The annexation of Crimea and the war in eastern Ukraine in 2014 has led to a deep political crisis between Russia and the West. While the EU and its member states reconsidered relations with Russia in 2016 by putting forward the “Mogherini principles” to guide EU-Russia relations, these principles cannot replace a well-coordinated policy. Because the EU lacks a comprehensive, assertive stance on Russia, the Kremlin’s hawkish intrusiveness has further corroded the domestic politics of individual EU member states. Further tensions have emerged around Russia’s financial support of populist and anti-European parties in EU member states, as well as its active interference in some national elections. The EU’s weak compromise-based approach has created a vacuum that each member state fills as it sees fit – a perfect recipe for Russia’s further pursuit of its divide et impera principle.

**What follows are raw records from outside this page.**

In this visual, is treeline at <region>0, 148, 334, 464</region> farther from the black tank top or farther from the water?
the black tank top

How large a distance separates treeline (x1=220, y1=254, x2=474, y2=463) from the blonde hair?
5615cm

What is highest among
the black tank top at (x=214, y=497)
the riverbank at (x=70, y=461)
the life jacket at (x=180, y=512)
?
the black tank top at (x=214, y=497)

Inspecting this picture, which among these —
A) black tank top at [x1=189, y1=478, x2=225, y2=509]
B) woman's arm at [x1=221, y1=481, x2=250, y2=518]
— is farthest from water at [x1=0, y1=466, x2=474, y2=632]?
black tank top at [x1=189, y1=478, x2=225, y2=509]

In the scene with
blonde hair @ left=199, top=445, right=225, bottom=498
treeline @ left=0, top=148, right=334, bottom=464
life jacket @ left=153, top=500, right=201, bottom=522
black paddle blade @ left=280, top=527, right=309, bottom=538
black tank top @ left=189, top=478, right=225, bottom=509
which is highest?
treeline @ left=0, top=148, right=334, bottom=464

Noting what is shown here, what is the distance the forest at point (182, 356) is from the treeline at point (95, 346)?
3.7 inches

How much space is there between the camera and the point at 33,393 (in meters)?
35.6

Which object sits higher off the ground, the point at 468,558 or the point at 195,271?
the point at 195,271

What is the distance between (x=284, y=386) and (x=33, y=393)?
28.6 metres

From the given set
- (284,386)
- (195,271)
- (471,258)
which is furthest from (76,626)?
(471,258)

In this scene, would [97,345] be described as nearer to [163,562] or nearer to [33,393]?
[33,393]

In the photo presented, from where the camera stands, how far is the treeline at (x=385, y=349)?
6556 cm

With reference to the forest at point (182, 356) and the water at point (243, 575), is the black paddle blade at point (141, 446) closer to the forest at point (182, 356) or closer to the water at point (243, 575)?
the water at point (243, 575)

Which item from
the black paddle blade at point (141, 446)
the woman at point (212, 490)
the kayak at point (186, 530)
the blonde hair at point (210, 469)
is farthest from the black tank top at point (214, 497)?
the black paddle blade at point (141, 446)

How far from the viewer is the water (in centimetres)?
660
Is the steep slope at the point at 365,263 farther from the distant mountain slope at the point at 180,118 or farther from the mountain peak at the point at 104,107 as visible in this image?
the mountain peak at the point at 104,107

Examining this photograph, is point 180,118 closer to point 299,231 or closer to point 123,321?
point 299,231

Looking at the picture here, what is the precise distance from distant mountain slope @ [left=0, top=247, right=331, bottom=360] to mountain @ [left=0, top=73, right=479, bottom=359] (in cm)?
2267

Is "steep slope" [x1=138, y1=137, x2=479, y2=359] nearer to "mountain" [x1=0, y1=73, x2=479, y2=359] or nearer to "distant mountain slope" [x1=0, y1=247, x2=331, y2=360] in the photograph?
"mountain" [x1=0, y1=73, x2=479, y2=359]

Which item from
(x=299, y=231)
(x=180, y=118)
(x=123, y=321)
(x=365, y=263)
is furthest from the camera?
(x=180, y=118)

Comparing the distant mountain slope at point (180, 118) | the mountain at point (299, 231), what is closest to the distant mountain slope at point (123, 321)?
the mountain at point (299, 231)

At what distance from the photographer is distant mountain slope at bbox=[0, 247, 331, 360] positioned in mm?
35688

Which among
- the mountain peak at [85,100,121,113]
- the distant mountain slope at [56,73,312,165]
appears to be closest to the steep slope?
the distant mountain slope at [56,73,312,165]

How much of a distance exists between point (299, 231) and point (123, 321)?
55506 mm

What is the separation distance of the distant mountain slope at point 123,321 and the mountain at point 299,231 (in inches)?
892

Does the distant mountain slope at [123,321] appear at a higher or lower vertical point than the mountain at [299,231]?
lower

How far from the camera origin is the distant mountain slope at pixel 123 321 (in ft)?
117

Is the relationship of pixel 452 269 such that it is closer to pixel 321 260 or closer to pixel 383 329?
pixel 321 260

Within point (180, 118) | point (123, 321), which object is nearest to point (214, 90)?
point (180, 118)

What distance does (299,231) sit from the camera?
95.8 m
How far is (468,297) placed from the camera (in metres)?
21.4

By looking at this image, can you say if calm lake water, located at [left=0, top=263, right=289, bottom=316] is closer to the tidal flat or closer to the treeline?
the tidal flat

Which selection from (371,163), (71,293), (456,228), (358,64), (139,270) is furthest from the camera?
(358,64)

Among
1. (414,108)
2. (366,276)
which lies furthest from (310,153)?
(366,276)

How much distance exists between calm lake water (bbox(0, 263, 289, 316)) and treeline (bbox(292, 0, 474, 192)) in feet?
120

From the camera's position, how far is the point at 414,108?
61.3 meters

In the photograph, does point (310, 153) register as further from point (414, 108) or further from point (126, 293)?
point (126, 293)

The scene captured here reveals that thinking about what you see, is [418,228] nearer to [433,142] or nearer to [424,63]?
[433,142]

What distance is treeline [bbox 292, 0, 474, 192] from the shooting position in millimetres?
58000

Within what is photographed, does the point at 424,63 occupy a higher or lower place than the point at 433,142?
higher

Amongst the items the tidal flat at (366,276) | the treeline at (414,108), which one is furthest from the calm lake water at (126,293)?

If the present level of EU unity on Russian sanctions also starts to crumble, it will be an uphill battle for Borrell to coordinate policy. The HR/VP is in a unique position because he participates in European Council meetings, where the topic of Russian sanctions are regularly raised every six months. Both German Chancellor Angela Merkel and French President Macron always report to the European Council on the current state of play. So, if Borrell wants to make sure that he has full EU backing on Russia and Ukraine, he should raise related issues in these meetings, making clear what he intends to do and expressly asking for political support. As a veteran Spanish socialist with a more assertive approach to Russia’s portfolio, Borrell could guide a new process of building consensus and coordinating the EU’s future Russia policy based on the principle of Europe’s strategic autonomy.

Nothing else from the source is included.